## Extracto de página

No se podía imaginar algo peor. Recordé la
desesperación y profunda decepción de Juan Carlos García cuando ocurrió el
incendio de la torre de la iglesia de San Francisco, en Valparaíso, en pleno
proceso de restauración. Peor aún: estaba a punto de ser entregada la obra. Hubo un juicio. La PUCV “salvó”. No se pudo
probar la participación de estudiantes en actos de negligencia ligados a la
realización de un asado en dependencias contiguas. ¿No fue así? Al final, ¿quién
fue responsable? Nadie, al parecer.
La paradoja es que un edificio queda expuesto a
los mayores peligros, justamente, en el momento que tienen lugar las operaciones
destinadas a su preservación. Es como si
quedaran al descubierto los eslabones más débiles de la cadena simbólica y material
que ha permitido su conservación.

## Información mostrada
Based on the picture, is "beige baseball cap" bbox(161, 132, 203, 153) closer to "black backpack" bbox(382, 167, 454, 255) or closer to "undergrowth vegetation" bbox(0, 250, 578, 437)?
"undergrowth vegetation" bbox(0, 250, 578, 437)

## Consigna del ejercicio
Contesta estas preguntas sobre el extracto y numera cada respuesta igual que su pregunta:
1. ¿Qué parte de qué iglesia se incendió y en qué ciudad?
2. ¿Qué no se pudo probar en el juicio?
3. ¿En qué momento queda un edificio expuesto a los mayores peligros?
Los datos no tienen nada que ver con el extracto.

## Ejercicio resuelto
1. La torre de la iglesia de San Francisco, en Valparaíso.
2. La participación de estudiantes en actos de negligencia ligados a la realización de un asado en dependencias contiguas.
3. Justamente cuando tienen lugar las operaciones destinadas a su preservación.